Paletti in ingresso e in uscita per tutti i magistrati che fanno politica: ordinari, amministrativi, contabili e militari. Siano essi in attività o fuori ruolo. Paletti che valgono per tutte le elezioni -europee, politiche, regionali, amministrative – e per tutti gli incarichi di governo nazionale, regionale e negli enti locali.

Che cosa dice la legge. Dopo aver asserito il diritto inviolabile della candidatura passiva prevista dall’articolo 51 della Costituzione e quello a conservare il proprio posto di lavoro, sancito dallo stesso articolo, il ddl Magistrati detta le regole che consentono a un giudice di candidarsi e prevede le condizioni di rientro, una volta terminata l’esperienza politica.

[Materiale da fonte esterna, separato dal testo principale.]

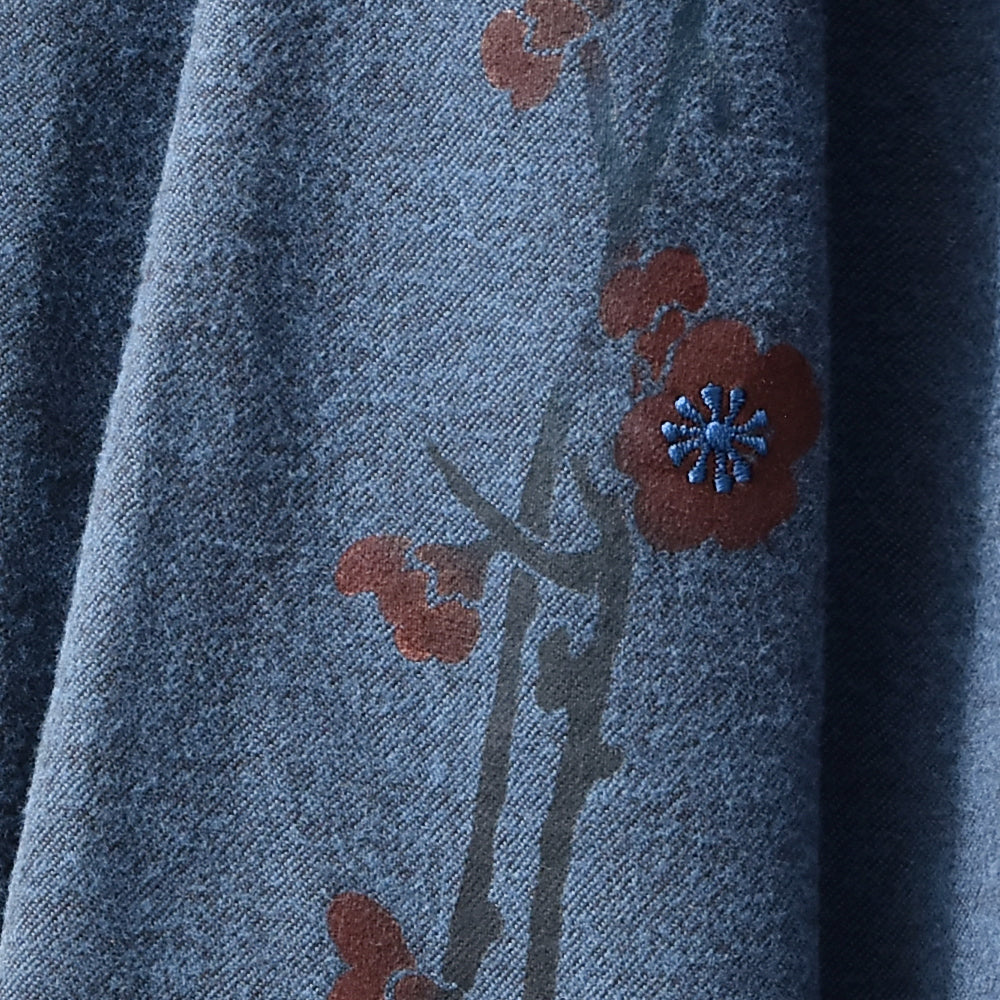 ぼんたん裾タックパンツ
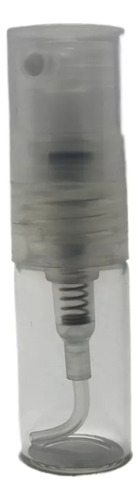 Atomizador 2 Ml De Vidrio Transparente (10 Piezas)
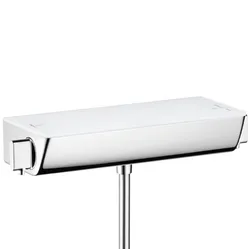 Douchemengkraan, Hansgrohe Ecostat, mechanisch, tweegreeps, thermostatisch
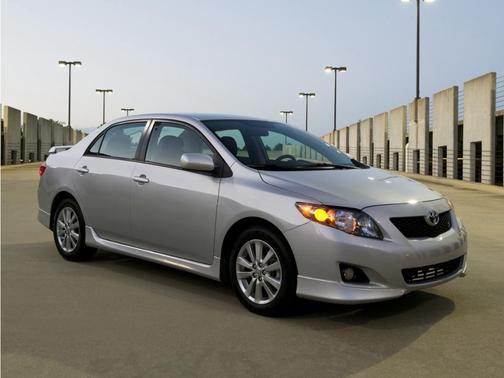 Blue Streak Metallic 2010 Toyota Corolla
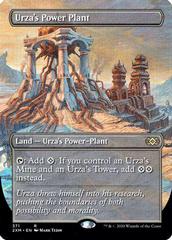 Urza's Power Plant [Extended Art] #371 Magic Double Masters Prices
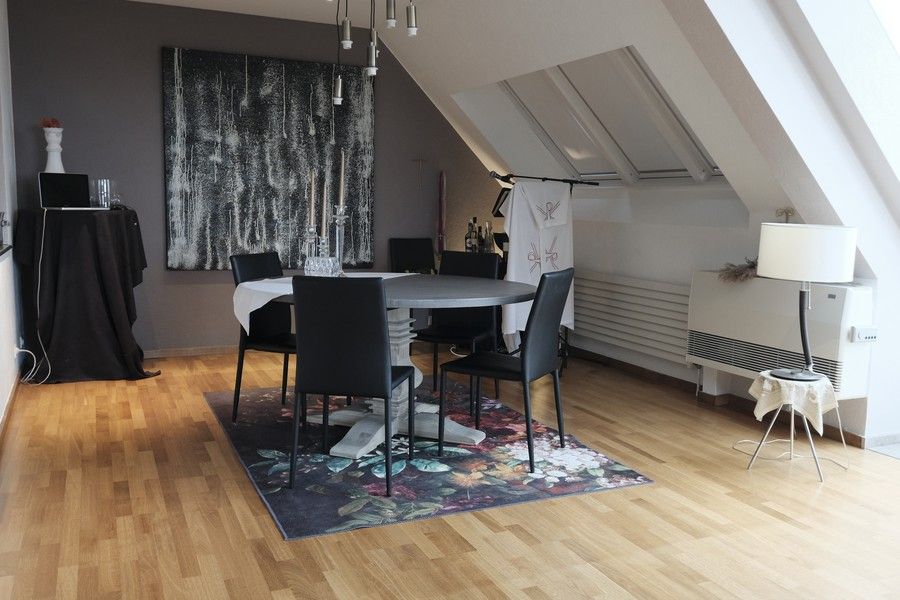 Penthouse midden in het centrum van Hasselt met 2 slaapkamers en een dubbele garage foto 4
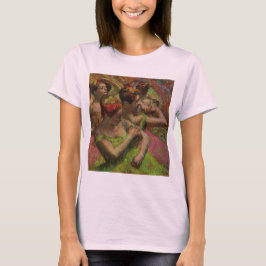 Ballerinas Adjusting Their Dresses (Edgar Degas) T-Shirt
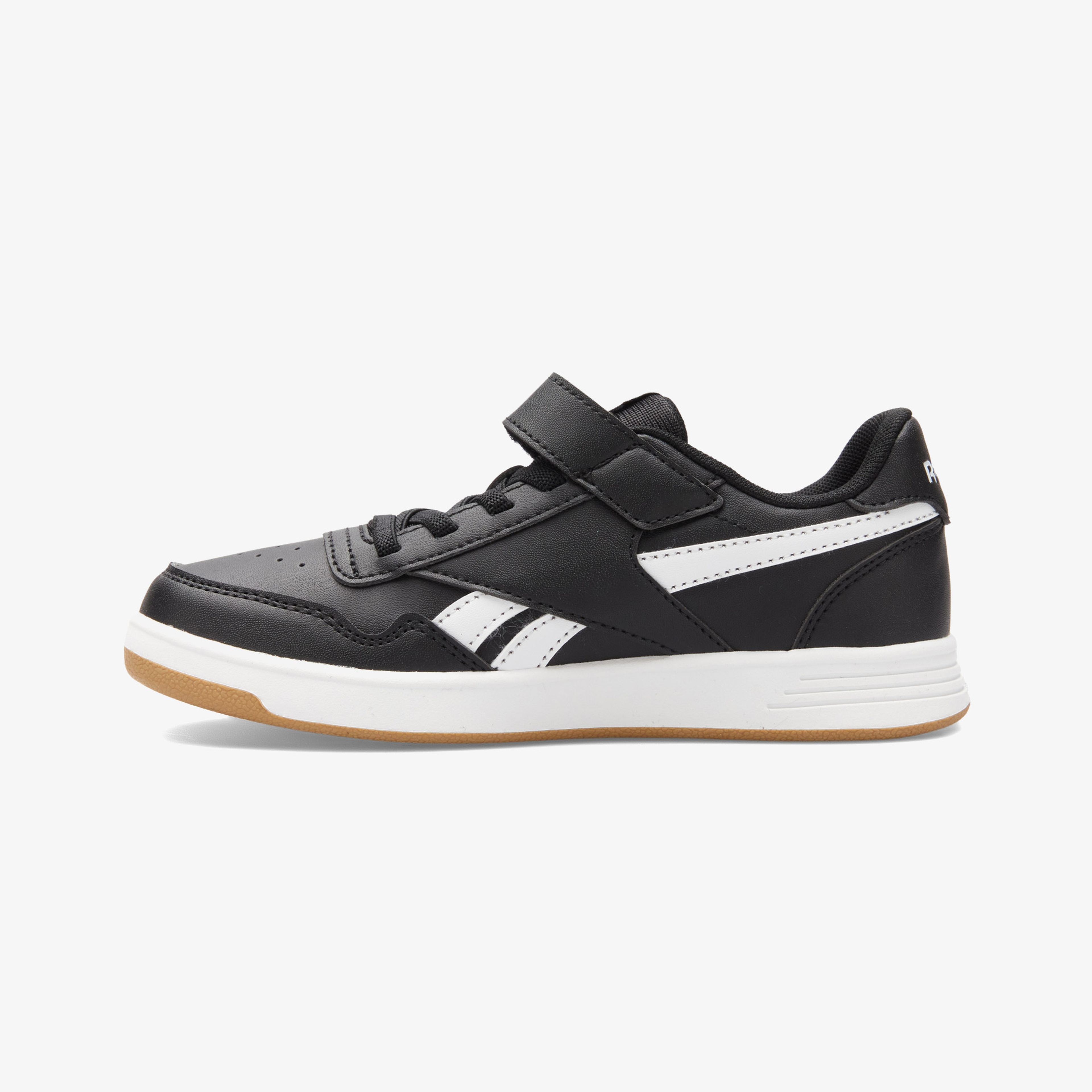 Reebok Court Advance Elastic Lac Çocuk Gri Sneaker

Ingresso. Possono candidarsi al Parlamento italiano e a quello europeo così come negli enti locali quei magistrati il cui collegio elettorale sia diverso dal territorio dove ha svolto le sue funzioni nei 5 anni precedenti e deve essere già in aspettativa da almeno sei mesi. Se un magistrato assume un incarico di governo deve mettersi in aspettativa.

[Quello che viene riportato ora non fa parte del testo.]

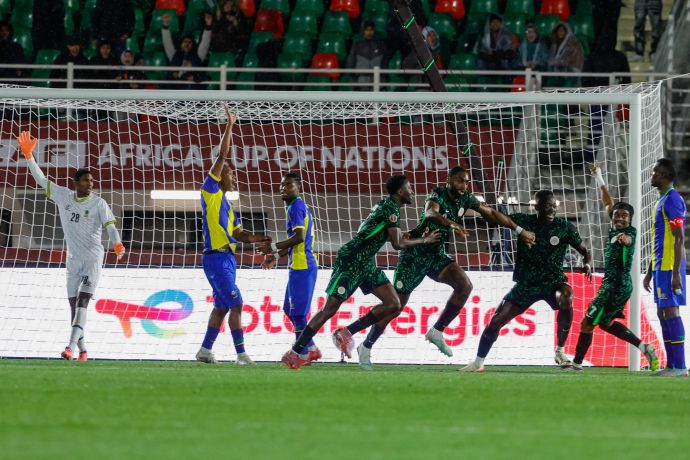 סמי אג'איי, שחקן נבחרת ניגריה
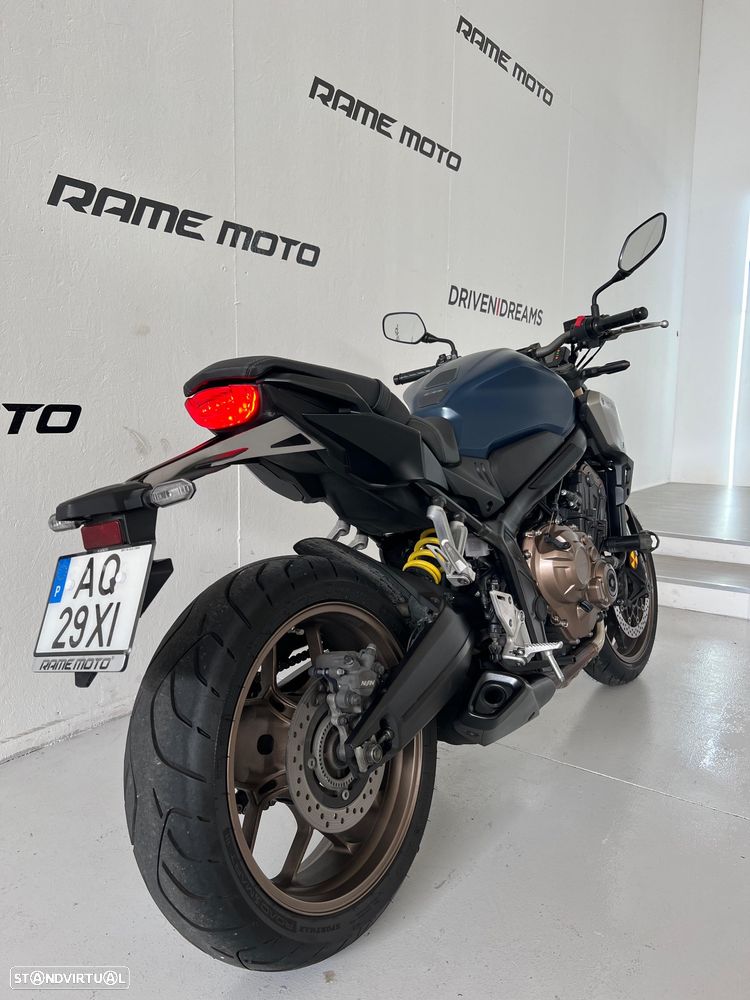 Honda CB 650R 35KW - 15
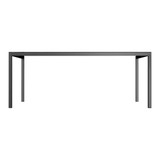 Fine Fixtures Concordia Vanity Leg / Base 24 Inch Wide - Black - CALG24BL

Uscita. Un giudice eletto o con incarichi governativi può rientrare in magistratura a fine mandato a tre condizioni: la prima è che ritorni in un distretto di corte d’appello diverso dalla circoscrizione di elezione, la seconda è che per 3 anni non ricopra incarichi direttivi o semidirettivi, la terza è che per 3 anni svolga esclusivamente funzioni giudicanti collegiali. Resta poi l’ipotesi di rientro presso l’Avvocatura dello Stato.

In sostanza, se passasse questa legge Michele Emiliano non potrebbe istruire inchieste in Puglia e certamente il Pm dell’Ilva correre per la poltrona di sindaco di Taranto dopo aver indagato il primo cittadino.

E magari certe relazioni pericolose tra politica e magistratura sarebbero più difficili.